### PROBLEM REQUIREMENTS
Repeat each record below exactly as it is written.

### RECORDED DATA
──────────

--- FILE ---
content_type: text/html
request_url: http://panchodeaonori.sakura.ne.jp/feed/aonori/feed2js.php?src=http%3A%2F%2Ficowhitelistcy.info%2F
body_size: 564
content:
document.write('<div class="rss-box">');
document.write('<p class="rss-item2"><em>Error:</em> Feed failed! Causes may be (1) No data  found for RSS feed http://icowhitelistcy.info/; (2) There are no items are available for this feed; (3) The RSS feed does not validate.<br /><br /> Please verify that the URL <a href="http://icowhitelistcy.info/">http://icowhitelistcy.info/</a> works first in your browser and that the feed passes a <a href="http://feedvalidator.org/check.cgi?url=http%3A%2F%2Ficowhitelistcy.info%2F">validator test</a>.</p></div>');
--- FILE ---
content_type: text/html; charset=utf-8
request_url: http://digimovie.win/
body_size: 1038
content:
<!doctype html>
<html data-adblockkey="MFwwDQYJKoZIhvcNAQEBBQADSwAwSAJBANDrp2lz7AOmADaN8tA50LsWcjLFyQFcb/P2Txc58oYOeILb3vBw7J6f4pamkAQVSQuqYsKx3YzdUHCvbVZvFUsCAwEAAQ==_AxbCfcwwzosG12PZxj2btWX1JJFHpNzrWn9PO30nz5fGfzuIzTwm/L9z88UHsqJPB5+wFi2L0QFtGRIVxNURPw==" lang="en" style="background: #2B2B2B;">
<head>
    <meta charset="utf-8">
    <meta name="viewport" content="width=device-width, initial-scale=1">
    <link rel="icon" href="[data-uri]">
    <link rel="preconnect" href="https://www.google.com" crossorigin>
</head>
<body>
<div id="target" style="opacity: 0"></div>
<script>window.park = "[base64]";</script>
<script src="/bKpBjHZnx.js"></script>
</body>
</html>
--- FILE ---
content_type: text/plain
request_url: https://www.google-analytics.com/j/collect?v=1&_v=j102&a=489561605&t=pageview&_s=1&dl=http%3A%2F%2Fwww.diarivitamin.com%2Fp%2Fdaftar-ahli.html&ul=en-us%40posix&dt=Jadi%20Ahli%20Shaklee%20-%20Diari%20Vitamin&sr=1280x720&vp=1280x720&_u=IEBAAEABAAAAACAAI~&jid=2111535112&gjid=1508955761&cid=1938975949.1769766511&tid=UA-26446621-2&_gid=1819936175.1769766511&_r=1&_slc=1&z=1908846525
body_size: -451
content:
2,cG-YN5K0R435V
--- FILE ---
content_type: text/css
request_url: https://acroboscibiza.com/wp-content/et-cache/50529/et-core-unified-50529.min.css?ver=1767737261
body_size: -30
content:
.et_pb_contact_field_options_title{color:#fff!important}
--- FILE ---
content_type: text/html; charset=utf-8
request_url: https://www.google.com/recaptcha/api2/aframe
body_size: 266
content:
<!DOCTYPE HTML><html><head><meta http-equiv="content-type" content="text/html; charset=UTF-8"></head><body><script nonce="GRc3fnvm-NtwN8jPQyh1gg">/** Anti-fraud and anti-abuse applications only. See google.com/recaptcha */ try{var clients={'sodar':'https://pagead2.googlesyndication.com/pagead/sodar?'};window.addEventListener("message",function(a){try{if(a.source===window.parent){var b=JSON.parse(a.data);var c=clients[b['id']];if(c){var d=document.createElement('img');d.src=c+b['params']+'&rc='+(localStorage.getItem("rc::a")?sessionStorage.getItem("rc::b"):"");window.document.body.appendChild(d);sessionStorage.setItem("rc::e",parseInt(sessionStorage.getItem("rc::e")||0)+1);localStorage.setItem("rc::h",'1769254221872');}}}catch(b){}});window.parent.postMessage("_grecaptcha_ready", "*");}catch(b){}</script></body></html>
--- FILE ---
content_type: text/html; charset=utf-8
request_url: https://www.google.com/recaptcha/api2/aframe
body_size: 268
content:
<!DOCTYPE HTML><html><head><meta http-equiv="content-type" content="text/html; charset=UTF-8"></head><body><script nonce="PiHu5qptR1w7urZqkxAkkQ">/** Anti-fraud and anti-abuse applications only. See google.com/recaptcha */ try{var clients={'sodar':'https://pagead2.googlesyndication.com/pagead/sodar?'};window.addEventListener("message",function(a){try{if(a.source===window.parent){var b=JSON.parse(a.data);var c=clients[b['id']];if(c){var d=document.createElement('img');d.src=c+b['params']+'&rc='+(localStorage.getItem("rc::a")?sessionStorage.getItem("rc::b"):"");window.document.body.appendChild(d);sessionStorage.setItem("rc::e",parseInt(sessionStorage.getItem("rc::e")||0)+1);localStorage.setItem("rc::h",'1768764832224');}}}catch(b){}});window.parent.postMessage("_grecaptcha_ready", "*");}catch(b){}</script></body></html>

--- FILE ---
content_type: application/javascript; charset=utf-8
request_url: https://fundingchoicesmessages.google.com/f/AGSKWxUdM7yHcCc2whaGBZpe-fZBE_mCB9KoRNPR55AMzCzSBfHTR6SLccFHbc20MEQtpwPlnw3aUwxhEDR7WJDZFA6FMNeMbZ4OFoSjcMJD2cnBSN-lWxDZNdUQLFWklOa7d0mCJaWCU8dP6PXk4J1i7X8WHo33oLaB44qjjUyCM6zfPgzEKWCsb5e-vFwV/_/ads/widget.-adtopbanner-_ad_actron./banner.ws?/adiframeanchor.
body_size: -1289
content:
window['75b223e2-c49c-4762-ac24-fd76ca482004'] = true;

──────────

### ANSWER BOX
--- FILE ---
content_type: text/html
request_url: http://panchodeaonori.sakura.ne.jp/feed/aonori/feed2js.php?src=http%3A%2F%2Ficowhitelistcy.info%2F
body_size: 564
content:
document.write('<div class="rss-box">');
document.write('<p class="rss-item2"><em>Error:</em> Feed failed! Causes may be (1) No data  found for RSS feed http://icowhitelistcy.info/; (2) There are no items are available for this feed; (3) The RSS feed does not validate.<br /><br /> Please verify that the URL <a href="http://icowhitelistcy.info/">http://icowhitelistcy.info/</a> works first in your browser and that the feed passes a <a href="http://feedvalidator.org/check.cgi?url=http%3A%2F%2Ficowhitelistcy.info%2F">validator test</a>.</p></div>');
--- FILE ---
content_type: text/html; charset=utf-8
request_url: http://digimovie.win/
body_size: 1038
content:
<!doctype html>
<html data-adblockkey="MFwwDQYJKoZIhvcNAQEBBQADSwAwSAJBANDrp2lz7AOmADaN8tA50LsWcjLFyQFcb/P2Txc58oYOeILb3vBw7J6f4pamkAQVSQuqYsKx3YzdUHCvbVZvFUsCAwEAAQ==_AxbCfcwwzosG12PZxj2btWX1JJFHpNzrWn9PO30nz5fGfzuIzTwm/L9z88UHsqJPB5+wFi2L0QFtGRIVxNURPw==" lang="en" style="background: #2B2B2B;">
<head>
    <meta charset="utf-8">
    <meta name="viewport" content="width=device-width, initial-scale=1">
    <link rel="icon" href="[data-uri]">
    <link rel="preconnect" href="https://www.google.com" crossorigin>
</head>
<body>
<div id="target" style="opacity: 0"></div>
<script>window.park = "[base64]";</script>
<script src="/bKpBjHZnx.js"></script>
</body>
</html>
--- FILE ---
content_type: text/plain
request_url: https://www.google-analytics.com/j/collect?v=1&_v=j102&a=489561605&t=pageview&_s=1&dl=http%3A%2F%2Fwww.diarivitamin.com%2Fp%2Fdaftar-ahli.html&ul=en-us%40posix&dt=Jadi%20Ahli%20Shaklee%20-%20Diari%20Vitamin&sr=1280x720&vp=1280x720&_u=IEBAAEABAAAAACAAI~&jid=2111535112&gjid=1508955761&cid=1938975949.1769766511&tid=UA-26446621-2&_gid=1819936175.1769766511&_r=1&_slc=1&z=1908846525
body_size: -451
content:
2,cG-YN5K0R435V
--- FILE ---
content_type: text/css
request_url: https://acroboscibiza.com/wp-content/et-cache/50529/et-core-unified-50529.min.css?ver=1767737261
body_size: -30
content:
.et_pb_contact_field_options_title{color:#fff!important}
--- FILE ---
content_type: text/html; charset=utf-8
request_url: https://www.google.com/recaptcha/api2/aframe
body_size: 266
content:
<!DOCTYPE HTML><html><head><meta http-equiv="content-type" content="text/html; charset=UTF-8"></head><body><script nonce="GRc3fnvm-NtwN8jPQyh1gg">/** Anti-fraud and anti-abuse applications only. See google.com/recaptcha */ try{var clients={'sodar':'https://pagead2.googlesyndication.com/pagead/sodar?'};window.addEventListener("message",function(a){try{if(a.source===window.parent){var b=JSON.parse(a.data);var c=clients[b['id']];if(c){var d=document.createElement('img');d.src=c+b['params']+'&rc='+(localStorage.getItem("rc::a")?sessionStorage.getItem("rc::b"):"");window.document.body.appendChild(d);sessionStorage.setItem("rc::e",parseInt(sessionStorage.getItem("rc::e")||0)+1);localStorage.setItem("rc::h",'1769254221872');}}}catch(b){}});window.parent.postMessage("_grecaptcha_ready", "*");}catch(b){}</script></body></html>
--- FILE ---
content_type: text/html; charset=utf-8
request_url: https://www.google.com/recaptcha/api2/aframe
body_size: 268
content:
<!DOCTYPE HTML><html><head><meta http-equiv="content-type" content="text/html; charset=UTF-8"></head><body><script nonce="PiHu5qptR1w7urZqkxAkkQ">/** Anti-fraud and anti-abuse applications only. See google.com/recaptcha */ try{var clients={'sodar':'https://pagead2.googlesyndication.com/pagead/sodar?'};window.addEventListener("message",function(a){try{if(a.source===window.parent){var b=JSON.parse(a.data);var c=clients[b['id']];if(c){var d=document.createElement('img');d.src=c+b['params']+'&rc='+(localStorage.getItem("rc::a")?sessionStorage.getItem("rc::b"):"");window.document.body.appendChild(d);sessionStorage.setItem("rc::e",parseInt(sessionStorage.getItem("rc::e")||0)+1);localStorage.setItem("rc::h",'1768764832224');}}}catch(b){}});window.parent.postMessage("_grecaptcha_ready", "*");}catch(b){}</script></body></html>

--- FILE ---
content_type: application/javascript; charset=utf-8
request_url: https://fundingchoicesmessages.google.com/f/AGSKWxUdM7yHcCc2whaGBZpe-fZBE_mCB9KoRNPR55AMzCzSBfHTR6SLccFHbc20MEQtpwPlnw3aUwxhEDR7WJDZFA6FMNeMbZ4OFoSjcMJD2cnBSN-lWxDZNdUQLFWklOa7d0mCJaWCU8dP6PXk4J1i7X8WHo33oLaB44qjjUyCM6zfPgzEKWCsb5e-vFwV/_/ads/widget.-adtopbanner-_ad_actron./banner.ws?/adiframeanchor.
body_size: -1289
content:
window['75b223e2-c49c-4762-ac24-fd76ca482004'] = true;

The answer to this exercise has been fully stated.